Alexa Fluor® family of sulfonated dyes.

The Problem with Sulfonation

Despite the widespread popularity of the Cy® dyes and Alexa Fluor® family, there is a trade-off with sulfonation. The added negative charge increases solubility and photostability at the expense of increasing non-specific binding to positively charged moieties of biomolecules inside cells and tissues. This leads to an increase in non-specific background staining and lower image contrast. In addition, sulfonation causes the molecule to become more hygroscopic, inhibiting protein conjugation by increasing hydrolysis of NHS ester and maleimide active groups. It wouldn’t be until the late 2000s when Biotium founder Fei Mao and other colleagues addressed the issues of sulfonation. Their new CF® dyes are the next breakthrough in fluorescent dye technology and solves the problem of non-specific background from sulfonation without compromise.

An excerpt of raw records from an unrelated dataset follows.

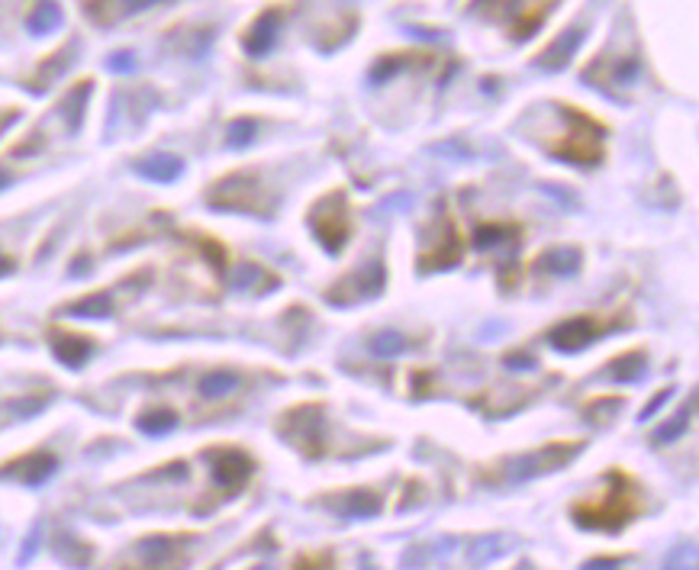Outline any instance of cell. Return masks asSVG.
<instances>
[{"mask_svg":"<svg viewBox=\"0 0 699 570\" xmlns=\"http://www.w3.org/2000/svg\"><path fill=\"white\" fill-rule=\"evenodd\" d=\"M313 229H316V239L323 242L329 252H339L348 239V213L342 207V194H329L319 207L313 210Z\"/></svg>","mask_w":699,"mask_h":570,"instance_id":"obj_4","label":"cell"},{"mask_svg":"<svg viewBox=\"0 0 699 570\" xmlns=\"http://www.w3.org/2000/svg\"><path fill=\"white\" fill-rule=\"evenodd\" d=\"M107 65H110V71H133L136 68V58H133V52H116Z\"/></svg>","mask_w":699,"mask_h":570,"instance_id":"obj_30","label":"cell"},{"mask_svg":"<svg viewBox=\"0 0 699 570\" xmlns=\"http://www.w3.org/2000/svg\"><path fill=\"white\" fill-rule=\"evenodd\" d=\"M555 116L561 120V129H558V139L548 142V152L561 158V162H571V165H596L600 162L606 129L596 123L593 116L580 113L567 104H558Z\"/></svg>","mask_w":699,"mask_h":570,"instance_id":"obj_1","label":"cell"},{"mask_svg":"<svg viewBox=\"0 0 699 570\" xmlns=\"http://www.w3.org/2000/svg\"><path fill=\"white\" fill-rule=\"evenodd\" d=\"M603 329H609V326L596 323V319H590V316H574L551 332V345L561 348V352H577V348L590 345Z\"/></svg>","mask_w":699,"mask_h":570,"instance_id":"obj_10","label":"cell"},{"mask_svg":"<svg viewBox=\"0 0 699 570\" xmlns=\"http://www.w3.org/2000/svg\"><path fill=\"white\" fill-rule=\"evenodd\" d=\"M667 400H671V390H664V393H661V397H654V400H651V403H648V406L642 409V416H638V419H642V422H645V419H651V416H654V413H658V409H661V406H664Z\"/></svg>","mask_w":699,"mask_h":570,"instance_id":"obj_31","label":"cell"},{"mask_svg":"<svg viewBox=\"0 0 699 570\" xmlns=\"http://www.w3.org/2000/svg\"><path fill=\"white\" fill-rule=\"evenodd\" d=\"M52 352L58 361H65L68 368H81L87 361V355L94 352V345L84 339V335H52Z\"/></svg>","mask_w":699,"mask_h":570,"instance_id":"obj_14","label":"cell"},{"mask_svg":"<svg viewBox=\"0 0 699 570\" xmlns=\"http://www.w3.org/2000/svg\"><path fill=\"white\" fill-rule=\"evenodd\" d=\"M110 310H113L110 294H91V297H84V300L68 306L71 316H110Z\"/></svg>","mask_w":699,"mask_h":570,"instance_id":"obj_24","label":"cell"},{"mask_svg":"<svg viewBox=\"0 0 699 570\" xmlns=\"http://www.w3.org/2000/svg\"><path fill=\"white\" fill-rule=\"evenodd\" d=\"M255 129H258L255 120H236L226 133V145H229V149H242L245 142L255 139Z\"/></svg>","mask_w":699,"mask_h":570,"instance_id":"obj_25","label":"cell"},{"mask_svg":"<svg viewBox=\"0 0 699 570\" xmlns=\"http://www.w3.org/2000/svg\"><path fill=\"white\" fill-rule=\"evenodd\" d=\"M638 75V55L625 52V55H600L596 62L587 68V81L603 87V91L613 94L616 87L632 84Z\"/></svg>","mask_w":699,"mask_h":570,"instance_id":"obj_5","label":"cell"},{"mask_svg":"<svg viewBox=\"0 0 699 570\" xmlns=\"http://www.w3.org/2000/svg\"><path fill=\"white\" fill-rule=\"evenodd\" d=\"M555 4L558 0H471V10L487 20H506L513 39H529Z\"/></svg>","mask_w":699,"mask_h":570,"instance_id":"obj_3","label":"cell"},{"mask_svg":"<svg viewBox=\"0 0 699 570\" xmlns=\"http://www.w3.org/2000/svg\"><path fill=\"white\" fill-rule=\"evenodd\" d=\"M622 561L619 558H596V561H587L584 570H616Z\"/></svg>","mask_w":699,"mask_h":570,"instance_id":"obj_32","label":"cell"},{"mask_svg":"<svg viewBox=\"0 0 699 570\" xmlns=\"http://www.w3.org/2000/svg\"><path fill=\"white\" fill-rule=\"evenodd\" d=\"M580 42H584V29H577V26L564 29V33H561L555 42H551V46H548L542 55L535 58V65L545 68V71H561V68L574 58V52H577Z\"/></svg>","mask_w":699,"mask_h":570,"instance_id":"obj_13","label":"cell"},{"mask_svg":"<svg viewBox=\"0 0 699 570\" xmlns=\"http://www.w3.org/2000/svg\"><path fill=\"white\" fill-rule=\"evenodd\" d=\"M136 426L145 432V435H165L171 432L174 426H178V416L171 413V409H152V413H142Z\"/></svg>","mask_w":699,"mask_h":570,"instance_id":"obj_21","label":"cell"},{"mask_svg":"<svg viewBox=\"0 0 699 570\" xmlns=\"http://www.w3.org/2000/svg\"><path fill=\"white\" fill-rule=\"evenodd\" d=\"M371 348H374V355L390 358V355H400L403 348H406V342H403L400 332H381V335H377V339L371 342Z\"/></svg>","mask_w":699,"mask_h":570,"instance_id":"obj_26","label":"cell"},{"mask_svg":"<svg viewBox=\"0 0 699 570\" xmlns=\"http://www.w3.org/2000/svg\"><path fill=\"white\" fill-rule=\"evenodd\" d=\"M87 94H91V81H81V84L71 87V91L65 94L62 104H58V113H62V120H65V126H68V129H78V126H81Z\"/></svg>","mask_w":699,"mask_h":570,"instance_id":"obj_17","label":"cell"},{"mask_svg":"<svg viewBox=\"0 0 699 570\" xmlns=\"http://www.w3.org/2000/svg\"><path fill=\"white\" fill-rule=\"evenodd\" d=\"M213 461V480L223 490H239L252 474V458L239 448H216L210 451Z\"/></svg>","mask_w":699,"mask_h":570,"instance_id":"obj_9","label":"cell"},{"mask_svg":"<svg viewBox=\"0 0 699 570\" xmlns=\"http://www.w3.org/2000/svg\"><path fill=\"white\" fill-rule=\"evenodd\" d=\"M17 120V110H10V113H0V133H4V129Z\"/></svg>","mask_w":699,"mask_h":570,"instance_id":"obj_34","label":"cell"},{"mask_svg":"<svg viewBox=\"0 0 699 570\" xmlns=\"http://www.w3.org/2000/svg\"><path fill=\"white\" fill-rule=\"evenodd\" d=\"M58 23H62V7H58L55 0H42V4H36V10L29 13V29L39 36L58 29Z\"/></svg>","mask_w":699,"mask_h":570,"instance_id":"obj_19","label":"cell"},{"mask_svg":"<svg viewBox=\"0 0 699 570\" xmlns=\"http://www.w3.org/2000/svg\"><path fill=\"white\" fill-rule=\"evenodd\" d=\"M645 374V358L642 355H625V358H619L613 368L606 371V377L609 380H619V384H632V380H638Z\"/></svg>","mask_w":699,"mask_h":570,"instance_id":"obj_22","label":"cell"},{"mask_svg":"<svg viewBox=\"0 0 699 570\" xmlns=\"http://www.w3.org/2000/svg\"><path fill=\"white\" fill-rule=\"evenodd\" d=\"M690 409H693V403H690ZM690 409L687 413H677V419H671L667 422V426H661L658 429V435H654V442H674V438L687 429V422H690Z\"/></svg>","mask_w":699,"mask_h":570,"instance_id":"obj_28","label":"cell"},{"mask_svg":"<svg viewBox=\"0 0 699 570\" xmlns=\"http://www.w3.org/2000/svg\"><path fill=\"white\" fill-rule=\"evenodd\" d=\"M181 542L184 538L152 535V538H142L133 554L145 570H174V567H181V551H184Z\"/></svg>","mask_w":699,"mask_h":570,"instance_id":"obj_6","label":"cell"},{"mask_svg":"<svg viewBox=\"0 0 699 570\" xmlns=\"http://www.w3.org/2000/svg\"><path fill=\"white\" fill-rule=\"evenodd\" d=\"M4 271H10V265H7V258H0V274Z\"/></svg>","mask_w":699,"mask_h":570,"instance_id":"obj_35","label":"cell"},{"mask_svg":"<svg viewBox=\"0 0 699 570\" xmlns=\"http://www.w3.org/2000/svg\"><path fill=\"white\" fill-rule=\"evenodd\" d=\"M136 171L149 181L168 184V181L181 178L184 165H181V158H174V155H152V158H142V162L136 165Z\"/></svg>","mask_w":699,"mask_h":570,"instance_id":"obj_15","label":"cell"},{"mask_svg":"<svg viewBox=\"0 0 699 570\" xmlns=\"http://www.w3.org/2000/svg\"><path fill=\"white\" fill-rule=\"evenodd\" d=\"M281 20H284V10H281V7H268V10H261L258 17L252 20V26L245 29V36H242V49L249 52L252 58L268 55V52L274 49V42H278Z\"/></svg>","mask_w":699,"mask_h":570,"instance_id":"obj_8","label":"cell"},{"mask_svg":"<svg viewBox=\"0 0 699 570\" xmlns=\"http://www.w3.org/2000/svg\"><path fill=\"white\" fill-rule=\"evenodd\" d=\"M377 506H381V500H377L374 493L368 490H355V493H348L345 496V503H342V513L348 519H368L377 513Z\"/></svg>","mask_w":699,"mask_h":570,"instance_id":"obj_20","label":"cell"},{"mask_svg":"<svg viewBox=\"0 0 699 570\" xmlns=\"http://www.w3.org/2000/svg\"><path fill=\"white\" fill-rule=\"evenodd\" d=\"M55 471H58V458L49 455V451H36V455L13 461L7 471H0V477H13L26 487H39V484H46Z\"/></svg>","mask_w":699,"mask_h":570,"instance_id":"obj_11","label":"cell"},{"mask_svg":"<svg viewBox=\"0 0 699 570\" xmlns=\"http://www.w3.org/2000/svg\"><path fill=\"white\" fill-rule=\"evenodd\" d=\"M152 4H158V0H87L84 10L97 26H113Z\"/></svg>","mask_w":699,"mask_h":570,"instance_id":"obj_12","label":"cell"},{"mask_svg":"<svg viewBox=\"0 0 699 570\" xmlns=\"http://www.w3.org/2000/svg\"><path fill=\"white\" fill-rule=\"evenodd\" d=\"M239 387V374L229 371V368H220V371H210L200 377V393L207 400H216V397H226V393H232Z\"/></svg>","mask_w":699,"mask_h":570,"instance_id":"obj_18","label":"cell"},{"mask_svg":"<svg viewBox=\"0 0 699 570\" xmlns=\"http://www.w3.org/2000/svg\"><path fill=\"white\" fill-rule=\"evenodd\" d=\"M71 52H75V42H71L68 49H58V52L49 58V62L42 65V68L36 71V75L26 81V87H29V91H46V87H49V84H52L58 75H62V71H65L71 62H75V55H71Z\"/></svg>","mask_w":699,"mask_h":570,"instance_id":"obj_16","label":"cell"},{"mask_svg":"<svg viewBox=\"0 0 699 570\" xmlns=\"http://www.w3.org/2000/svg\"><path fill=\"white\" fill-rule=\"evenodd\" d=\"M506 239V229L503 226H484L477 232V248H490V245H497Z\"/></svg>","mask_w":699,"mask_h":570,"instance_id":"obj_29","label":"cell"},{"mask_svg":"<svg viewBox=\"0 0 699 570\" xmlns=\"http://www.w3.org/2000/svg\"><path fill=\"white\" fill-rule=\"evenodd\" d=\"M580 265V252L577 248H555V252L542 255V268L555 271V274H571Z\"/></svg>","mask_w":699,"mask_h":570,"instance_id":"obj_23","label":"cell"},{"mask_svg":"<svg viewBox=\"0 0 699 570\" xmlns=\"http://www.w3.org/2000/svg\"><path fill=\"white\" fill-rule=\"evenodd\" d=\"M255 200H258L255 174H232V178L220 181L210 190L213 207H226V210H252Z\"/></svg>","mask_w":699,"mask_h":570,"instance_id":"obj_7","label":"cell"},{"mask_svg":"<svg viewBox=\"0 0 699 570\" xmlns=\"http://www.w3.org/2000/svg\"><path fill=\"white\" fill-rule=\"evenodd\" d=\"M36 538H39V529H33V535L26 538V548L20 551V564H26L29 558H33V551H36Z\"/></svg>","mask_w":699,"mask_h":570,"instance_id":"obj_33","label":"cell"},{"mask_svg":"<svg viewBox=\"0 0 699 570\" xmlns=\"http://www.w3.org/2000/svg\"><path fill=\"white\" fill-rule=\"evenodd\" d=\"M664 570H696V548L693 545H680L671 551Z\"/></svg>","mask_w":699,"mask_h":570,"instance_id":"obj_27","label":"cell"},{"mask_svg":"<svg viewBox=\"0 0 699 570\" xmlns=\"http://www.w3.org/2000/svg\"><path fill=\"white\" fill-rule=\"evenodd\" d=\"M616 487L619 490H609L603 503H587V506H577L574 516L580 525H590V529H609L616 532L619 525L629 522L638 513V493L635 484L625 474L616 471Z\"/></svg>","mask_w":699,"mask_h":570,"instance_id":"obj_2","label":"cell"}]
</instances>
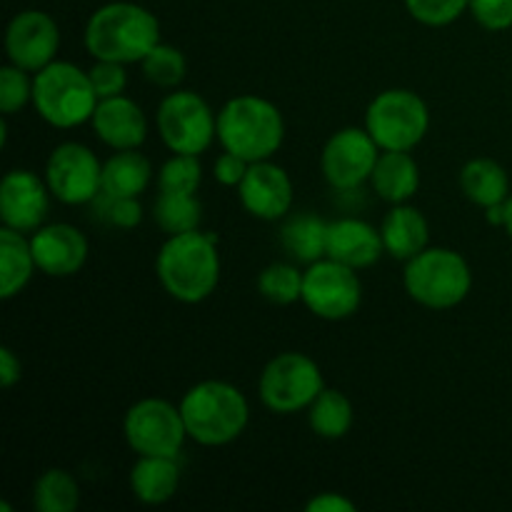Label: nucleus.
<instances>
[{
	"instance_id": "nucleus-1",
	"label": "nucleus",
	"mask_w": 512,
	"mask_h": 512,
	"mask_svg": "<svg viewBox=\"0 0 512 512\" xmlns=\"http://www.w3.org/2000/svg\"><path fill=\"white\" fill-rule=\"evenodd\" d=\"M155 275L165 293L178 303H203L220 283L218 238L200 230L168 235L155 258Z\"/></svg>"
},
{
	"instance_id": "nucleus-2",
	"label": "nucleus",
	"mask_w": 512,
	"mask_h": 512,
	"mask_svg": "<svg viewBox=\"0 0 512 512\" xmlns=\"http://www.w3.org/2000/svg\"><path fill=\"white\" fill-rule=\"evenodd\" d=\"M158 43V18L148 8L128 0L100 5L85 25V48L95 60L140 63Z\"/></svg>"
},
{
	"instance_id": "nucleus-3",
	"label": "nucleus",
	"mask_w": 512,
	"mask_h": 512,
	"mask_svg": "<svg viewBox=\"0 0 512 512\" xmlns=\"http://www.w3.org/2000/svg\"><path fill=\"white\" fill-rule=\"evenodd\" d=\"M185 430L193 443L205 448H220L245 433L250 420V405L235 385L225 380L195 383L180 400Z\"/></svg>"
},
{
	"instance_id": "nucleus-4",
	"label": "nucleus",
	"mask_w": 512,
	"mask_h": 512,
	"mask_svg": "<svg viewBox=\"0 0 512 512\" xmlns=\"http://www.w3.org/2000/svg\"><path fill=\"white\" fill-rule=\"evenodd\" d=\"M218 140L223 150L248 163L270 160L285 140L283 113L260 95L230 98L218 113Z\"/></svg>"
},
{
	"instance_id": "nucleus-5",
	"label": "nucleus",
	"mask_w": 512,
	"mask_h": 512,
	"mask_svg": "<svg viewBox=\"0 0 512 512\" xmlns=\"http://www.w3.org/2000/svg\"><path fill=\"white\" fill-rule=\"evenodd\" d=\"M98 103L88 70L68 60H53L33 75V108L53 128L70 130L90 123Z\"/></svg>"
},
{
	"instance_id": "nucleus-6",
	"label": "nucleus",
	"mask_w": 512,
	"mask_h": 512,
	"mask_svg": "<svg viewBox=\"0 0 512 512\" xmlns=\"http://www.w3.org/2000/svg\"><path fill=\"white\" fill-rule=\"evenodd\" d=\"M405 293L428 310H450L463 303L473 288L470 265L458 250L425 248L405 263Z\"/></svg>"
},
{
	"instance_id": "nucleus-7",
	"label": "nucleus",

In Part 2 of this series, we’ll look at the mechanisms behind fluorescence, how chemical modifications alter biocompatibility, and why our cutting-edge CF® dyes further advance the field of fluorescence. Stay tuned!

 

References

  1. Lavis, L. D. & Raines, R. T. Bright building blocks for chemical biology. ACS Chem. Biol. 9, 855–866 (2014).
  2. Coons, A. H. The beginnings of immunofluorescence. J. Immunol. 87, 499–503 (1961).
  3. McKay, I. C., Forman, D. & White, R. G. A comparison of fluorescein isothiocyanate and lissamine rhodamine (RB 200) as labels for antibody in the fluorescent antibody technique. Immunology 43, 591–602 (1981).
  4. Pavlak, A. Fluorescence Guru: Alan Waggoner Illuminates a Field. Science Connection (2007).
  5. Southwick, P. L. et al. Cyanine dye labeling reagents—carboxymethylindocyanine succinimidyl esters. Cytometry 11, 418–430 (1990).
  6. Ernst, L. A., Gupta, R. K., Mujumdar, R. B. & Waggoner, A. S. Cyanine dye labeling reagents for sulfhydryl groups. Cytometry 10, 3–10 (1989).
  7. Mujumdar, R. B., Ernst, L. A., Mujumdar, S. R. & Waggoner, A. S. Cyanine dye labeling reagents containing isothiocyanate groups. Cytometry 10, 11–19 (1989).
  8. Mujumdar, R. B., Ernst, L. A., Mujumdar, S. R., Lewis, C. J. & Waggoner, A. S. Cyanine Dye Labeling Reagents: Sulfoindocyanine Succinimidyl Esters. Bioconjugate Chemistry 4, (1993).
  9. Panchuk-voloshina, N. et al. Alexa Dyes , a Series of New Fluorescent Dyes that Yield. J. Histochem. Cytochem. 47, 1179–1188 (1999).